How to use Kaggle API to download datasets in R

Luis Durazo
MCD-UNISON
Published in
2 min readNov 29, 2020

--

Kaggle has its own officially supported Python library to consume its API, this small tutorial is focused on doing a small portion of what that API can do in a very quick, very easy example for those who wish to automate dataset downloading in their own projects, specially those datasets that come bundled in a zip file, for datasets that have direct download please refer to the unofficial R API package.

TL;DR — Here's the code:

install.packages(c("devtools"))
devtools::install_github("ldurazo/kaggler")
library(readr)
library(kaggler)
kgl_auth(creds_file = 'kaggle.json')
response <- kgl_datasets_download_all(owner_dataset = "andrewmvd/violence-against-women-and-girls")

download.file(response[["url"]], "data/temp.zip", mode="wb")
unzip_result <- unzip("data/temp.zip", exdir = "data/", overwrite = TRUE)
violence_data <- read_csv("data/makeovermonday-2020w10/violence_data.csv")

Step by step guide:

Install devtools from CRAN:

install.packages(c("devtools"))

Then, with devtools install my fork of the unofficial R API library

devtools::install_github("ldurazo/kaggler")

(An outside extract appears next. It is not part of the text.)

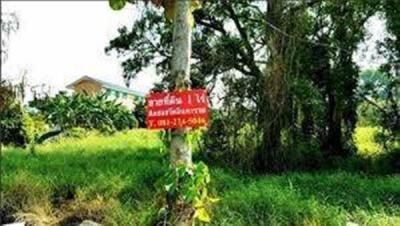 ที่ดิน 11500000 นนทบุรี ปากเกร็ด บางตะไนย์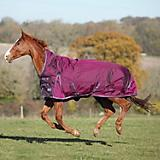Shires 1680D Typhoon High Neck Turnout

The main difference between the original repository and my fork, is that I added a function that doesn't require you to specify the filename, so that if multiple files exist in the Kaggle resource you're trying to access, you get them all in a single zip file.

NOTE: I do not guarantee, and likely will not, maintain this fork in the future and as of today, I've requested to merge my fork into the main project, please see if this is supported in the original repository.

Next, we load the libraries and authenticate ourselves in the kaggle API

library(readr)
library(kaggler)
kgl_auth(creds_file = 'kaggle.json')

The kaggle.json files can be generated following this instructions in the official kaggle docs. (tl;dr go to account > create API token) it consists on a very simple json file with the username and your API key. the Kaggler library will take care of the rest in terms of authentication.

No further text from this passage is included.